I only saw it as he was talking to me. He is nervous about it - but so far I have got out that he did it whilst he was eating an apple at Kinder and 'it just disappeared'.

I'm not ready for this!

Sunday, 25 May 2008

a quick excited entry

I just put my 'buying a house with a granny-flat for my parents' to my Mother and not only does she agree with it, she thinks it is a fantastic idea. They will put some money towards the deposit (20k for instance) to enable us to get into the property market quicker and they will live with us in a granny flat. We have no ties, no restrictions on where to live - maybe out of Melbourne, maybe stay where we are, maybe Northern NSW! How EXCITING!!!!

What does Alanis Morrisette sing?

Most important two weeks of this semester. Last monday woke up and couldn't move my neck. Today I have woken up and feel zombified thanks to my precious Noah passing on some illness to me. Could anymore barriers be placed in front of my finishing this 3500 word essay worth 80 per cent? (I'll come and talk about it later). My family have gone out today, so I can concentrate on writing my essay but I just feel like crawling back into my cave.

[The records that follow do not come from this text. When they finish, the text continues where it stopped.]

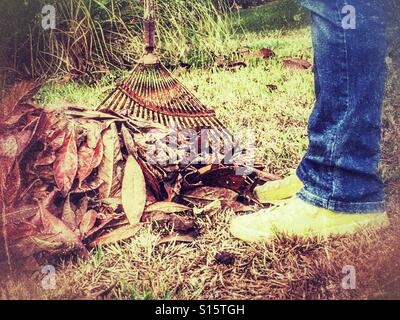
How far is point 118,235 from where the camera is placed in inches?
70.2

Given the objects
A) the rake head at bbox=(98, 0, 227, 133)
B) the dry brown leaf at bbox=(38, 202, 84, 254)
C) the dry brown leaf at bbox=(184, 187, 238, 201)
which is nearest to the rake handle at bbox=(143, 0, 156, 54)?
the rake head at bbox=(98, 0, 227, 133)

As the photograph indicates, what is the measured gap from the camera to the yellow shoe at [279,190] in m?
1.84

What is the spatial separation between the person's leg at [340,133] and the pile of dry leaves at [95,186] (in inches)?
6.4

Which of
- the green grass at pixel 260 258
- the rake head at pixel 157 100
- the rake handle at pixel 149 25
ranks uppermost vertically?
the rake handle at pixel 149 25

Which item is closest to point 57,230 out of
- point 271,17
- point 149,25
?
point 149,25

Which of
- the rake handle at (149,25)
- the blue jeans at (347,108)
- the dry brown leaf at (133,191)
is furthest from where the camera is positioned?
the rake handle at (149,25)

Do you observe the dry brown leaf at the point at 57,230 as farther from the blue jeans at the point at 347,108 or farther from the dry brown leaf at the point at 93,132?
the blue jeans at the point at 347,108

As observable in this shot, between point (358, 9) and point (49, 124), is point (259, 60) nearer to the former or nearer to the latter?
point (358, 9)

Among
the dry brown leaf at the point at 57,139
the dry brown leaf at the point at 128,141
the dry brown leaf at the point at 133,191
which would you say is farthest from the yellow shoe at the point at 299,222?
the dry brown leaf at the point at 57,139

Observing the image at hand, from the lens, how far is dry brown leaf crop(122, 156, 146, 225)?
1810 millimetres

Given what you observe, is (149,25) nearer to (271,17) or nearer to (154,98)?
(154,98)

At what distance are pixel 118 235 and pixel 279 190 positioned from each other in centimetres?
53

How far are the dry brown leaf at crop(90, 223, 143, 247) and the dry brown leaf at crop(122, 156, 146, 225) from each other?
20 millimetres
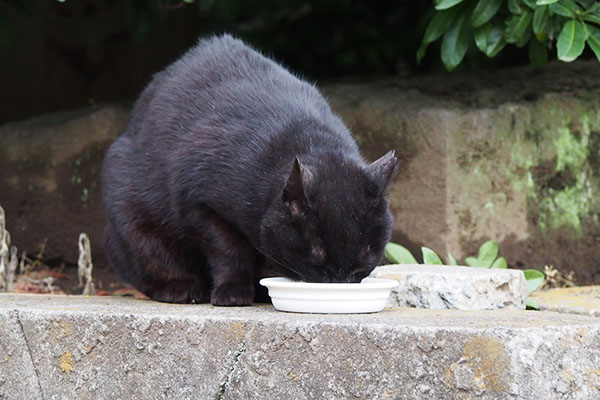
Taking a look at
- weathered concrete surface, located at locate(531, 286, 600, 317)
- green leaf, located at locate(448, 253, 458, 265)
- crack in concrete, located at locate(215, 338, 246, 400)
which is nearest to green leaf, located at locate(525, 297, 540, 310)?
weathered concrete surface, located at locate(531, 286, 600, 317)

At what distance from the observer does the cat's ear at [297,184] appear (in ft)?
9.98

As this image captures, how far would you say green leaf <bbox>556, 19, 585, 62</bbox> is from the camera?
166 inches

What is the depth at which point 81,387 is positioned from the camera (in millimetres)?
3123

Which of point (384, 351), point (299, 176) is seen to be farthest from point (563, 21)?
point (384, 351)

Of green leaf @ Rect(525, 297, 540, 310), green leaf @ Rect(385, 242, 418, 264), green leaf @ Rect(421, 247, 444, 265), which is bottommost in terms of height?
green leaf @ Rect(385, 242, 418, 264)

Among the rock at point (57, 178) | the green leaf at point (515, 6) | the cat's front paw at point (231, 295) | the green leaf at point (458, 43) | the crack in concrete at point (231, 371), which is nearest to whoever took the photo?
the crack in concrete at point (231, 371)

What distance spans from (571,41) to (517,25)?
0.95 ft

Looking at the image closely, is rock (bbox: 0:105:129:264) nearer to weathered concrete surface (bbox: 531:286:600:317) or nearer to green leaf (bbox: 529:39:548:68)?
green leaf (bbox: 529:39:548:68)

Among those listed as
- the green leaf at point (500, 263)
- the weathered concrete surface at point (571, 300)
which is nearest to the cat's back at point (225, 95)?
the weathered concrete surface at point (571, 300)

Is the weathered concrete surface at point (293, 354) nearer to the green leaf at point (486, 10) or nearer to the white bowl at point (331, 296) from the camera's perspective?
the white bowl at point (331, 296)

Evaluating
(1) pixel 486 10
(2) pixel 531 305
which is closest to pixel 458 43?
(1) pixel 486 10

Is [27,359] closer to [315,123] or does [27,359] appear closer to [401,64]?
[315,123]

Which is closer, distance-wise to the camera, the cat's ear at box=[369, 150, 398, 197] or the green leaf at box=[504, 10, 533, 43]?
the cat's ear at box=[369, 150, 398, 197]

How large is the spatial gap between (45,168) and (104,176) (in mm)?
1683
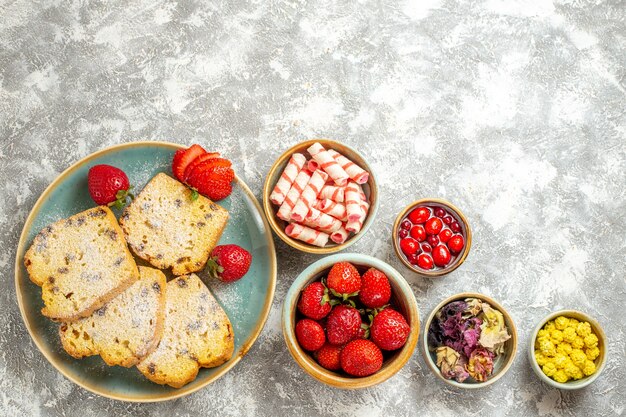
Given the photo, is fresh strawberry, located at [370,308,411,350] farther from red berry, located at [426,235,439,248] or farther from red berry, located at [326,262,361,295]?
red berry, located at [426,235,439,248]

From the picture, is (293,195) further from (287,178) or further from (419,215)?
(419,215)

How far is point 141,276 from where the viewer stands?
238 centimetres

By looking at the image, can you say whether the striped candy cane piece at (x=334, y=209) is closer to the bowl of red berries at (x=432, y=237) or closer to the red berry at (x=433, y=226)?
the bowl of red berries at (x=432, y=237)

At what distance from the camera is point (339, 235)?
2.43 m

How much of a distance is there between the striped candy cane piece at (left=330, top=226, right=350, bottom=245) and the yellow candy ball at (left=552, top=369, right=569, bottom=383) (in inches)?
38.0

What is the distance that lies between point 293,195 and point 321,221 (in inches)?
5.8

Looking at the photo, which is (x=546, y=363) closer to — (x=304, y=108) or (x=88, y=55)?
(x=304, y=108)

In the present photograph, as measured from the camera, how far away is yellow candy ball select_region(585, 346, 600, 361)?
2469 mm

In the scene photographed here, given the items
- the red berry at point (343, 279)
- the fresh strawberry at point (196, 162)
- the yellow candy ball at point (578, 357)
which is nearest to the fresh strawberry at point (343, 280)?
the red berry at point (343, 279)

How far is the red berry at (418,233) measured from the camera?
252cm

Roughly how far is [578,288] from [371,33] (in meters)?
1.38

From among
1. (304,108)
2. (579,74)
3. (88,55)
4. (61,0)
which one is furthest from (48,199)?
(579,74)

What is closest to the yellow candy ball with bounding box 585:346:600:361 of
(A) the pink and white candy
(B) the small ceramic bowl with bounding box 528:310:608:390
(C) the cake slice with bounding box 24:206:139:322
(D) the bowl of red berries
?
(B) the small ceramic bowl with bounding box 528:310:608:390

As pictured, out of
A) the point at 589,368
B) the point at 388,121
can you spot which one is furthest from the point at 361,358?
the point at 388,121
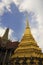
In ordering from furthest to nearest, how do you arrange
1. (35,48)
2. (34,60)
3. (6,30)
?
1. (6,30)
2. (35,48)
3. (34,60)

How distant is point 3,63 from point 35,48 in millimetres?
7258

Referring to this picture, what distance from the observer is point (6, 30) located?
181 ft

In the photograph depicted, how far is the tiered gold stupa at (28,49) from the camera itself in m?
49.6

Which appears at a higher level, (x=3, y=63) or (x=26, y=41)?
(x=26, y=41)

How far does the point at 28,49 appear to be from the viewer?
51.0m

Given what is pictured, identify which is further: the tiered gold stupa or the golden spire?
the golden spire

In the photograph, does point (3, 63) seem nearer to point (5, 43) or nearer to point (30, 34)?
point (5, 43)

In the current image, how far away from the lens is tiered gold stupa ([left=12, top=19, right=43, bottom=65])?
49.6m

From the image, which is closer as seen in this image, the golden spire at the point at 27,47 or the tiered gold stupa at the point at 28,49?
the tiered gold stupa at the point at 28,49

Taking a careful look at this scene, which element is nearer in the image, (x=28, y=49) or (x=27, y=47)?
(x=28, y=49)

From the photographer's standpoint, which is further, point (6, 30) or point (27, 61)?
point (6, 30)

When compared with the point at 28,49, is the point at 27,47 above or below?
above

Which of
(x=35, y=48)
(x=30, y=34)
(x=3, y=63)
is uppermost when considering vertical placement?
(x=30, y=34)

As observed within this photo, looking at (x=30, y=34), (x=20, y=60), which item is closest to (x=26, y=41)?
(x=30, y=34)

Just had to add this in. Jude has a hi-low bed from Ikea and for the last year it has been up high, but we keep on catching Noah climbing, jumping and it was only a matter of time before we would find him crumpled on the floor after falling from it. So last night we turned the bed upside down and made it a low bed. Jude immediately asked if he could have a sleepover with Noah and James and I grimaced thinking about the night of no sleep ahead, but we begrudgingly said yes. Well...
they slept together all night without so much as a giggle or peep (oh except when Noah fell out but we had provided a cot mattress for him to soften the landing anyway!). Noah and his first night out of a cot, they looked so damn cute cuddled up together. We think we might let them sleep together for a little while, until we can afford to buy a bed for Noah. Ahh they may be forced to be brothers but they are truely best friends.

Note to self- current real estate interest... Wallan.